───── Gösterilen metin ─────

Kant: “öğrenebilecek felsefe yoktur; ancak felsefe yapmak öğrenilebilir” sözü ne ifade ediyor?


 

Bu felsefeyle bilim arasındaki farkı gösteriyor. Bilim, tonlarca kez sonra artık biliyoruz ki; doğru, kesin ve kanıtlanabilir bilgidir. Yani illa matematiksel olabilir veya olmayabilir ama bilgidir. Ve yine biliyoruz ki bilimin bazı temel özellikleri vardır. En temel özelliği, doğru bilgi olmasıdır. Ama her doğru bilgi, doğru bilgi olmak bakımından bilim değildir. Yani ben şu an şu anda konuşuyorum, bu doğru bir bilgi ama bu bilim değil. Bilim bir olgular grubu için doğru olan bilgidir. Bir olgular grubu, mesela taşın serbest düşmesi, ışığın yayılması, suyun kaldırma gücü, gökcisimlerinin hareketi, bunların hepsi bilim. Demek ki bir olgular sınıfına ait olacak ve aynı zamanda bu olgular sınıfında değişmez, deyim yerindeyse, zaman dışı ilişkileri ifade edecek, genel/tümel önermeler. Aynı şeyi söylüyorum; “filanca taş, filanca zaman ve ortamda filanca şekilde düştü” dediğimizde bilim olmuyor, tikel bir olayın gözlemi/tespiti diyoruz buna. Ama ne zamanki “boşlukta cisimler Galilei‘nin gösterdiği gibi zamanın bilmem karesiyle ivmenin kendisiyle doğru orantıyla düşer” dediğimiz zaman bilim oluyor. Bir sınıfla ilgili genel, tümel, zaman dışı, değişmeyen münasebetleri dediğinizde bilim oluyor, bu doğru bilgi, bu kesin. Hangi bilgi olursa olsun. Tarihte de bilim olabilmesi için buna benzer bazı özelliklere sahip olması lazım ama felsefeye gelelim şimdi. Çok basit bir şey; felsefede böyle bir bilgi yok.

───── Gösterilen satırlar ─────

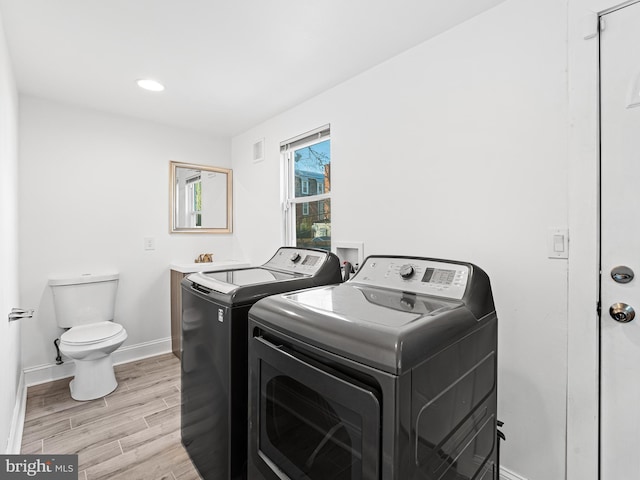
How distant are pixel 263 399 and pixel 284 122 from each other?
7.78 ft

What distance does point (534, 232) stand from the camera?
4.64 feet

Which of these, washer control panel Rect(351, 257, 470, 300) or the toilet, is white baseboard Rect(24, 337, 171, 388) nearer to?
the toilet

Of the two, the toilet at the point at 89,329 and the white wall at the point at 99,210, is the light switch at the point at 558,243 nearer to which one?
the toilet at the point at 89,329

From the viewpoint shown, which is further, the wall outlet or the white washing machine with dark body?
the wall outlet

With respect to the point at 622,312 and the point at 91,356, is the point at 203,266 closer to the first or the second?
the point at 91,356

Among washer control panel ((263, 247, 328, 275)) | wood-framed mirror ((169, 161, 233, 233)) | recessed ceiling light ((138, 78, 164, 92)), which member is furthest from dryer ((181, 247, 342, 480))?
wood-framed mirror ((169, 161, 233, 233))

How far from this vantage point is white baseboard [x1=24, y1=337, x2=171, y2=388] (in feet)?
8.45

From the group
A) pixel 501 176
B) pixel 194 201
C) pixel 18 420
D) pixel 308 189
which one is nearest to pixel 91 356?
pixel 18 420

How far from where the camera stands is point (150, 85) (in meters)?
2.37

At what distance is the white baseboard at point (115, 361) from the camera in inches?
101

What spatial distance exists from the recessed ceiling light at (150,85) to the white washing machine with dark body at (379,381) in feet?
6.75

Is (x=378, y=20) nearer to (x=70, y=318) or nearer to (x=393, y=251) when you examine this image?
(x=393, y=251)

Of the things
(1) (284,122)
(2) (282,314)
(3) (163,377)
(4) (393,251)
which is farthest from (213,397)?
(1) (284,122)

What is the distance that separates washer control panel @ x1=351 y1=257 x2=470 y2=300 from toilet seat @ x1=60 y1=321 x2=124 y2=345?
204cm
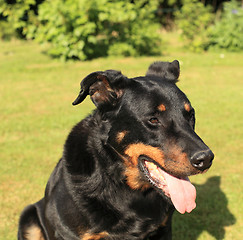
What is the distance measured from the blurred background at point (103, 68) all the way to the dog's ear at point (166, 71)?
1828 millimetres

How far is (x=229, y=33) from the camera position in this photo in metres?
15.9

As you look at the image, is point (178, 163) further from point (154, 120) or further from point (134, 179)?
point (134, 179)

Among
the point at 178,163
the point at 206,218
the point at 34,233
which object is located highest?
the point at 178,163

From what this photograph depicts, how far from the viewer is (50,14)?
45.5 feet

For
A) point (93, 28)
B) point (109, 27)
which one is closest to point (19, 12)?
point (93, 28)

─────
───── Gösterilen satırlar ─────

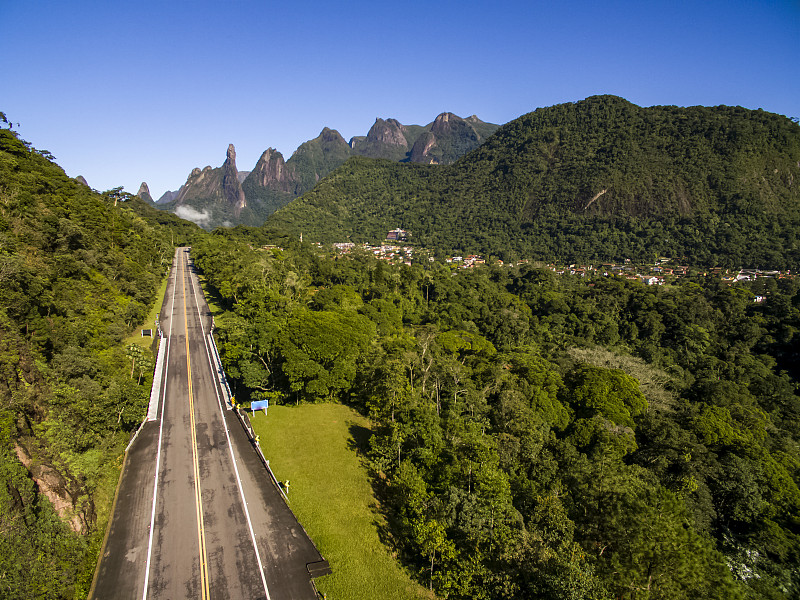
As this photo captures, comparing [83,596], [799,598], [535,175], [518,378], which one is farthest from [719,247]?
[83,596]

─────
───── Gösterilen satırlar ─────

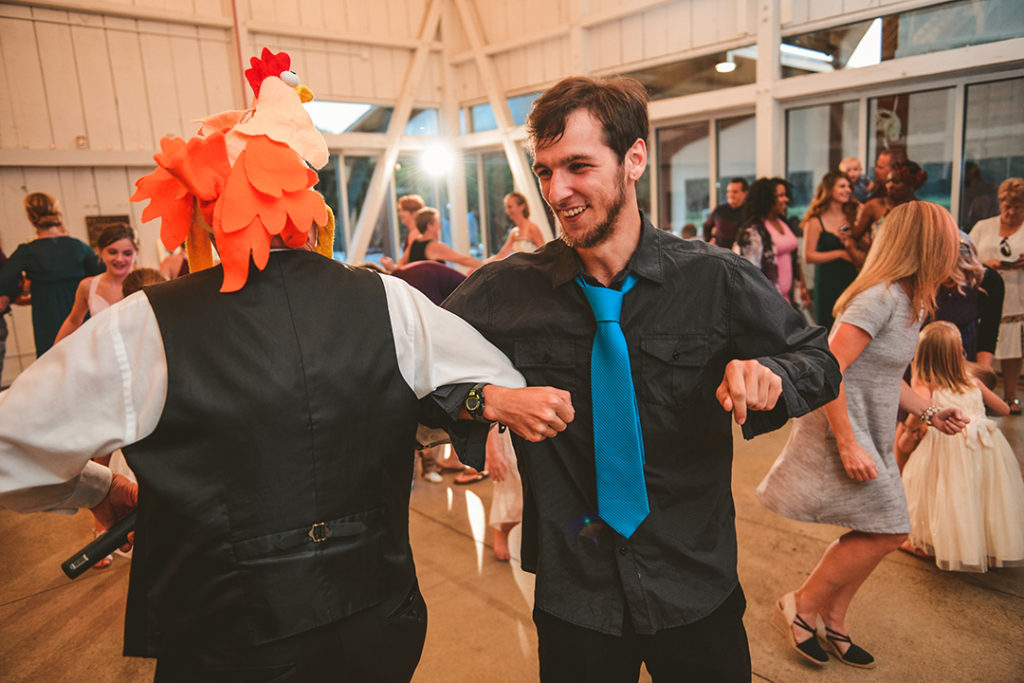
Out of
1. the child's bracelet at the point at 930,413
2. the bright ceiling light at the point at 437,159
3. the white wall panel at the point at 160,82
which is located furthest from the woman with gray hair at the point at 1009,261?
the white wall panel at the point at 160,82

─────

• Alıştırmanın amacı: Felsefe ile bilim arasındaki farkı anlatan metnin devamını, son cümlesinden sonra gelecek biçimde verin. Satırlar, metinden bağımsız ayrı bir malzemedir.

• Alıştırma çıktısı:
 

Felsefe neyden meydana gelir? Filozofların dünya hakkındaki, deyim yerindeyse; görüşlerinden, yorumlarından, açıklamalarından meydana geliyor. Ve felsefede demek ki ortak, genel, herkes tarafından benzeri yöntemlerle veya tahkik edilebilir, doğrulanabilir bir bilgi yok. Heraklitos diyor ki “Her şey akıyor”, Parmenides de diyor ki “Hiçbir şey akmıyor”. Sokrates diyor ki “Erdem bilgidir, hiç kimse bilerek kötülük yapmaz”, Aristoteles buna karşı diyor ki “Erdemin bilgiyle bir ilgisi vardır ama esas itibariyle başka bir şeydir”. Epikuros diyor ki “Mutluluk hazdır”, Kant ne diyor? “Hayır. Mutluluk, ödeve uygun davranmaktır”. John Locke diyor ki “En iyi ve doğru siyasi rejim, kişilerin rızasına dayanan demokratik rejimdir”. Buna karşı Aristoteles veya Platon ne diyor? “Siyaset bir bilimdir ve o bilgiye sahip olan kişilerin -yani seçkinlerin- bu bilgiye uygun olarak yönetmesi doğrudur.” Bundan çıkan rejim de herhalde demokrasi değil. Gördünüz değil mi? Siyaset, ahlak, kozmoloji veya doğa felsefesi, hepsi birbirinden farklı görüşler. Burada bir doğru yok. Deyim yerindeyse felsefe, sanat eserine benziyor. Aynı objeyi bir sanatçı başka bir sanatçıdan farklı bir şekilde görüyor, çiziyor hatta kendine göre değiştiriyor. Onun için bir sanat eseri, aslında konusu neyse onu değil de, sanatçının kendisini anlatır derler, doğrudur. Sonuçta fotoğraf makinesi değil.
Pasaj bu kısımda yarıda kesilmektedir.